## [What to work on]
A. From the Soma mining disaster article, copy word for word the span from "Soma is a town" up to and including "uninsured subcontracted workers.".
B. According to the Soma mining disaster article, on what date and at what time did the incident start?

Turkey: Soma Mining Disaster worst mining disaster worldwide in the last 40 years

Down with Erdogan and his murderous regime!

The Soma mining disaster shocked Turkey; the official number of death toll is 301. Some trade unions, NGOs and political parties are claiming that it could be much higher. It is the worst mining disaster in Turkish history, the worst in the world in 40 years, and the 19th worst in world history.

Soma is a town and district of Manisa province of Turkey and thousands of residents work in the coal mines. The Soma mining incident started on 12 May 2014 at 3:10pm. Government officials and ministers announced that at the time of disaster, 787 miners were working in the mine, but even the manager and the owner of the coal mine are unsure about how many miners were trapped inside, because of the widespread and notorious use of uninsured subcontracted workers.

## [Provided material]
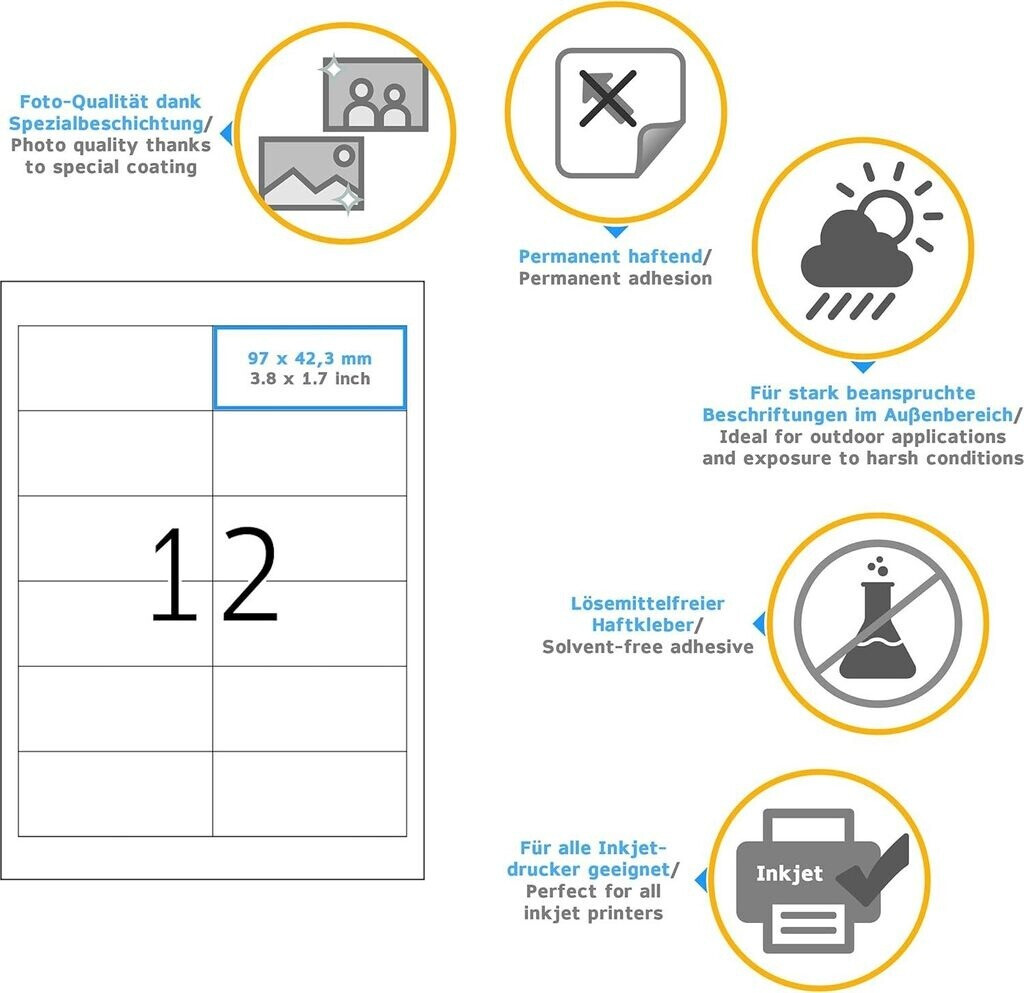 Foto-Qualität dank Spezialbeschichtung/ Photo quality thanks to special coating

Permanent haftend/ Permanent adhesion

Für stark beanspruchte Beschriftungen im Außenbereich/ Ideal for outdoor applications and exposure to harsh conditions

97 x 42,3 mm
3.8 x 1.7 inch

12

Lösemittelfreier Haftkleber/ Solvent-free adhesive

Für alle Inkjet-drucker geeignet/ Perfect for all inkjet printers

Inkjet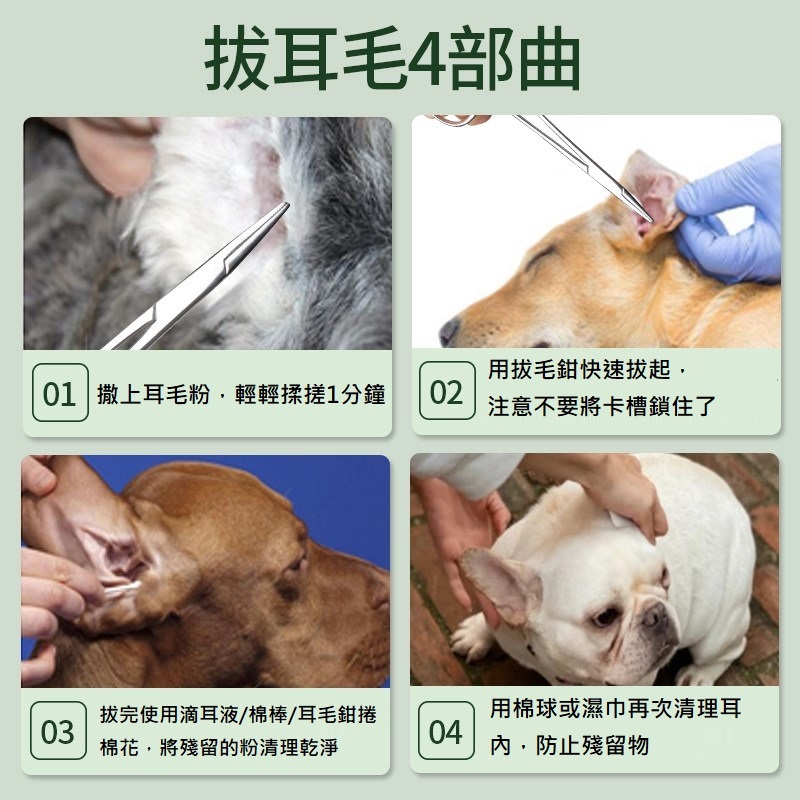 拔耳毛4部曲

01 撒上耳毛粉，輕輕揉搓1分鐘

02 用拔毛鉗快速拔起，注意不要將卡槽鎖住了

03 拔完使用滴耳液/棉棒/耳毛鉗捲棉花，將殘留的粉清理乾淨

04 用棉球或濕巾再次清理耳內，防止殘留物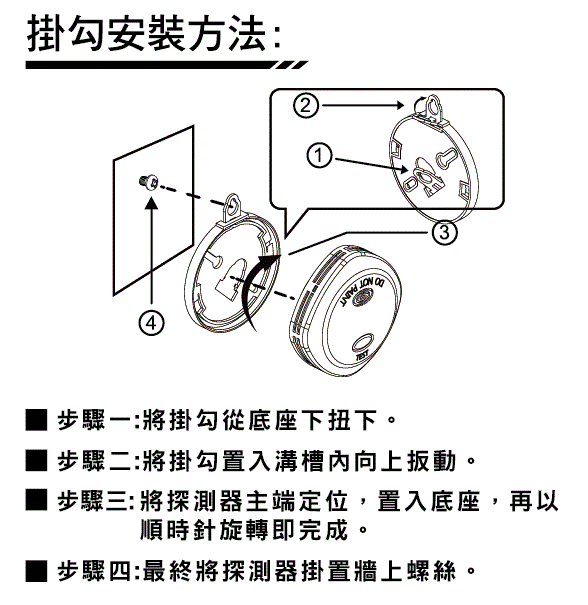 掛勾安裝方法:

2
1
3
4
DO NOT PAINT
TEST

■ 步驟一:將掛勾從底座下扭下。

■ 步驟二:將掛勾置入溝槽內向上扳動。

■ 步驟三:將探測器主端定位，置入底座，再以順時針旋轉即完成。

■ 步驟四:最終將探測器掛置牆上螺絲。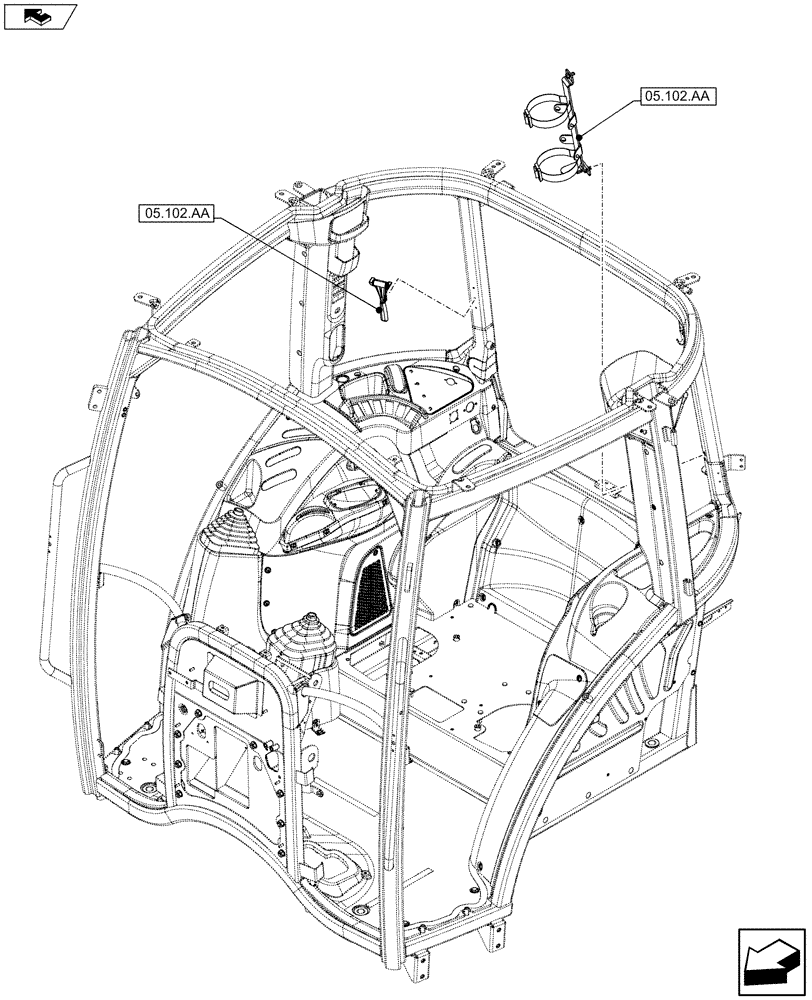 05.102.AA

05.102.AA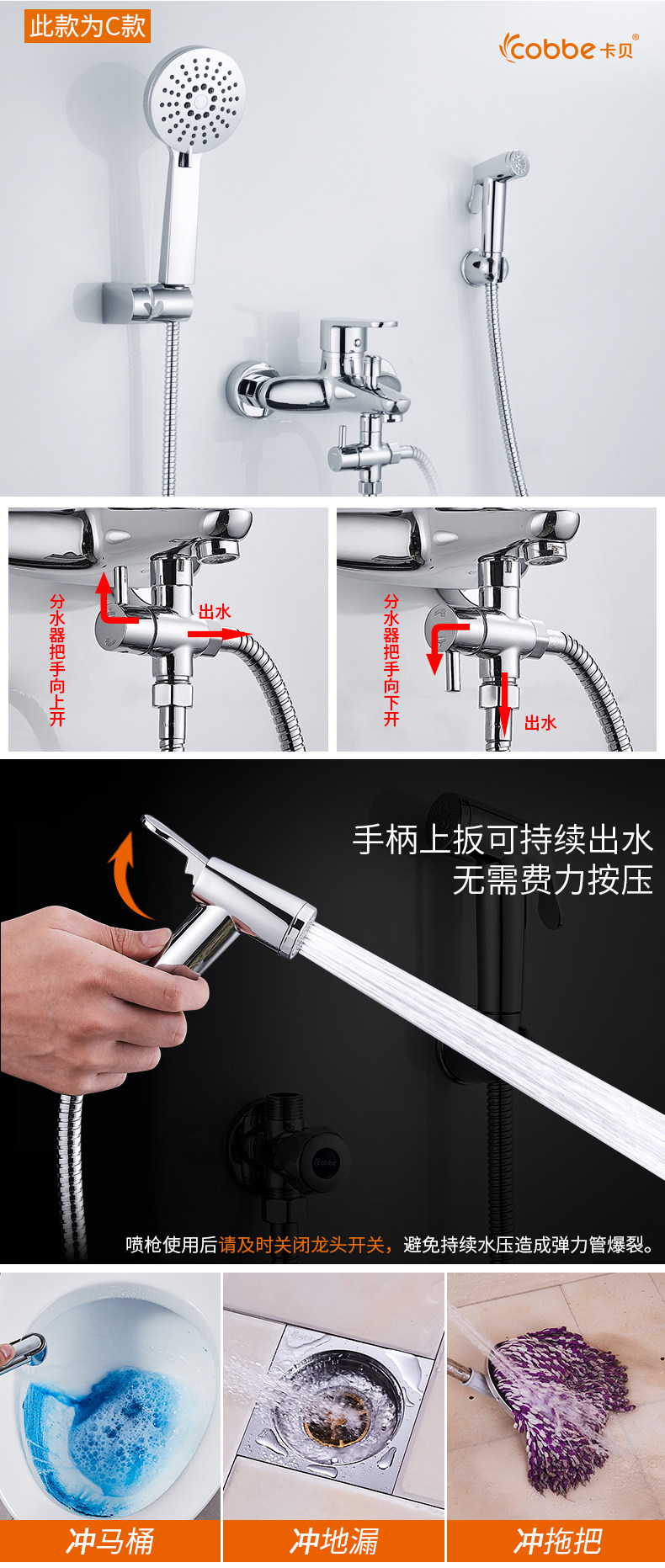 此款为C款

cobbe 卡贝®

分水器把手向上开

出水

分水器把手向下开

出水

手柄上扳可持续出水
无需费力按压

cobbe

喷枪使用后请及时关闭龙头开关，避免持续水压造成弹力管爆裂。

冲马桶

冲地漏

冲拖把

## [Solutions to each task]
A.
Soma is a town and district of Manisa province of Turkey and thousands of residents work in the coal mines. The Soma mining incident started on 12 May 2014 at 3:10pm. Government officials and ministers announced that at the time of disaster, 787 miners were working in the mine, but even the manager and the owner of the coal mine are unsure about how many miners were trapped inside, because of the widespread and notorious use of uninsured subcontracted workers.

B. 12 May 2014 at 3:10pm